▸ REQUIREMENT
Write the material out again, line by line, exactly as it is.

* Begin TASK DATA *

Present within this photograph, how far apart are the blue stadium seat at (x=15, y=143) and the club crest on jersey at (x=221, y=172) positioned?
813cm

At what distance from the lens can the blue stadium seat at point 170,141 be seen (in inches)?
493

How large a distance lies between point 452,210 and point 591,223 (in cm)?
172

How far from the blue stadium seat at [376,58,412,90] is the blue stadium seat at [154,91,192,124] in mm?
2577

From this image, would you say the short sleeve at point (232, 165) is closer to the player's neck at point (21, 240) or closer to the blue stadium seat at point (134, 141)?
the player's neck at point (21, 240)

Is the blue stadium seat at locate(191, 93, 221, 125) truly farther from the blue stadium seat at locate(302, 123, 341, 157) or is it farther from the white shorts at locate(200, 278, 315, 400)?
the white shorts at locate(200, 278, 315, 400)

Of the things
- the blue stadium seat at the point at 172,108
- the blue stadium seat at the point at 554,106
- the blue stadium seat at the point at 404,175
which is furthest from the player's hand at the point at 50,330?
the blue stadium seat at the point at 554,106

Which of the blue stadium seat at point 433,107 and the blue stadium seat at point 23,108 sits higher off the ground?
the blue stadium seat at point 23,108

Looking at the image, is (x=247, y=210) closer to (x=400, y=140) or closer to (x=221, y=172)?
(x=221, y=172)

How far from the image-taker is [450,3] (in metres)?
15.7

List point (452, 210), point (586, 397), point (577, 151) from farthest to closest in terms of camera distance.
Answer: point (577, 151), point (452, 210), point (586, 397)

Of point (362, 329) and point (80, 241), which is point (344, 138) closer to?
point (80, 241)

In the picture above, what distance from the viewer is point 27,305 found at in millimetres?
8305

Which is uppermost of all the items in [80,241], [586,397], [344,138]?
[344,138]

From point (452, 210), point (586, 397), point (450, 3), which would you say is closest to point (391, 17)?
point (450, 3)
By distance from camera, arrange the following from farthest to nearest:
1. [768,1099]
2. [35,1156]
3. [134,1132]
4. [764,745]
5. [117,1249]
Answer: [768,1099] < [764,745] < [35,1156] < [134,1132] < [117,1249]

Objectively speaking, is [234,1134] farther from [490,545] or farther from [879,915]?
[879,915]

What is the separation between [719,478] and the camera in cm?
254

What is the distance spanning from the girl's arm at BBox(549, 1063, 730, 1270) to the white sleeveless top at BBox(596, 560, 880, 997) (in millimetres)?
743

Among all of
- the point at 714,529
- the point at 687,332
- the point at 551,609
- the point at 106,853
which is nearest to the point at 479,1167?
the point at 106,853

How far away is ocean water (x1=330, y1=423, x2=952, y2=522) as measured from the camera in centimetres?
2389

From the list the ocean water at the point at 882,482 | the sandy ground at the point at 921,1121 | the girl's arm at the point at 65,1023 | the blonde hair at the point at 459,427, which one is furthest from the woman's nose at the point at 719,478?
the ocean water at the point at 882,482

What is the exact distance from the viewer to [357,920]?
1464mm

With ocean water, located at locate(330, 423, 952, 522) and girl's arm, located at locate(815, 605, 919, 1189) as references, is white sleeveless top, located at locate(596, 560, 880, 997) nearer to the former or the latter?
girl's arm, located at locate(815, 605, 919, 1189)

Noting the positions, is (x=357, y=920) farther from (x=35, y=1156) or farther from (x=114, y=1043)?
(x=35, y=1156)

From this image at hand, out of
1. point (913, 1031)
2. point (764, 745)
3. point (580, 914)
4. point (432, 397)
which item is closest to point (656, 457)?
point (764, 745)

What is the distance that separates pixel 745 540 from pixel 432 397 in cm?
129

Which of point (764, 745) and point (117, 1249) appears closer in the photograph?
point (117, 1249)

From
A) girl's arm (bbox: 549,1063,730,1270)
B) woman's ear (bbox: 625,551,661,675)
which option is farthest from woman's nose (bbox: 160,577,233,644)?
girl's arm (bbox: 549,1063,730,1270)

* End TASK DATA *

▸ SOLVED EXERCISE
Present within this photograph, how far apart are the blue stadium seat at (x=15, y=143) and the club crest on jersey at (x=221, y=172) positioned?
813cm

At what distance from the lens can the blue stadium seat at point 170,141 be seen (in inches)?
493

How large a distance lies between point 452,210 and point 591,223 (in cm)?
172

How far from the blue stadium seat at [376,58,412,90] is the blue stadium seat at [154,91,192,124] in mm?
2577

From this image, would you say the short sleeve at point (232, 165) is closer to the player's neck at point (21, 240) or closer to the blue stadium seat at point (134, 141)?
the player's neck at point (21, 240)

Is the blue stadium seat at locate(191, 93, 221, 125) truly farther from the blue stadium seat at locate(302, 123, 341, 157) or is it farther from the white shorts at locate(200, 278, 315, 400)?
the white shorts at locate(200, 278, 315, 400)

Of the things
- the blue stadium seat at the point at 172,108
- the blue stadium seat at the point at 554,106
- the blue stadium seat at the point at 404,175
which is furthest from the player's hand at the point at 50,330?
the blue stadium seat at the point at 554,106

Which of the blue stadium seat at point 433,107 and the blue stadium seat at point 23,108 sits higher off the ground?
the blue stadium seat at point 23,108

Looking at the image, is (x=247, y=210) closer to (x=400, y=140) or closer to (x=221, y=172)?
(x=221, y=172)

How far from the image-taker is [450,3] (in metres)?
15.7

List point (452, 210), point (586, 397), point (577, 151) from farthest to closest in terms of camera distance.
Answer: point (577, 151), point (452, 210), point (586, 397)

Of point (362, 329) and point (80, 241), which is point (344, 138) closer to?
point (80, 241)

In the picture above, what distance from the viewer is point 27,305 found at in millimetres?
8305

Which is uppermost of all the items in [80,241], [586,397], [344,138]?
[344,138]

From point (452, 210), point (586, 397), point (450, 3), which would you say is closest to point (391, 17)?
point (450, 3)
By distance from camera, arrange the following from farthest to nearest:
1. [768,1099]
2. [35,1156]
3. [134,1132]
4. [764,745]
5. [117,1249]
Answer: [768,1099] < [764,745] < [35,1156] < [134,1132] < [117,1249]

Objectively speaking, is [234,1134] farther from [490,545] or farther from [879,915]?
[879,915]

What is the separation between [719,478] and the camera in cm?
254

What is the distance spanning from the girl's arm at BBox(549, 1063, 730, 1270) to the white sleeveless top at BBox(596, 560, 880, 997) (in millimetres)?
743

Among all of
- the point at 714,529
- the point at 687,332
- the point at 551,609
- the point at 106,853
which is nearest to the point at 479,1167?
the point at 106,853

How far away is ocean water (x1=330, y1=423, x2=952, y2=522) as measured from the camera in centimetres?
2389

From the list the ocean water at the point at 882,482 | the sandy ground at the point at 921,1121 | the girl's arm at the point at 65,1023 | the blonde hair at the point at 459,427, which one is furthest from the woman's nose at the point at 719,478?
the ocean water at the point at 882,482

What is the exact distance from the viewer to [357,920]?
1464mm

With ocean water, located at locate(330, 423, 952, 522) and girl's arm, located at locate(815, 605, 919, 1189) as references, is white sleeveless top, located at locate(596, 560, 880, 997) nearer to the former or the latter?
girl's arm, located at locate(815, 605, 919, 1189)

Noting the positions, is (x=357, y=920) farther from (x=35, y=1156) or farther from (x=114, y=1043)?
(x=35, y=1156)

From this image at hand, out of
1. point (913, 1031)
2. point (764, 745)
3. point (580, 914)
4. point (432, 397)
which item is closest to point (656, 457)?
point (764, 745)

What is the distance that separates pixel 745 540 from pixel 432 397 in cm?
129

Which of point (764, 745) and point (117, 1249) appears closer in the photograph?
point (117, 1249)

From
A) girl's arm (bbox: 549,1063,730,1270)
B) woman's ear (bbox: 625,551,661,675)
which option is farthest from woman's nose (bbox: 160,577,233,644)?
girl's arm (bbox: 549,1063,730,1270)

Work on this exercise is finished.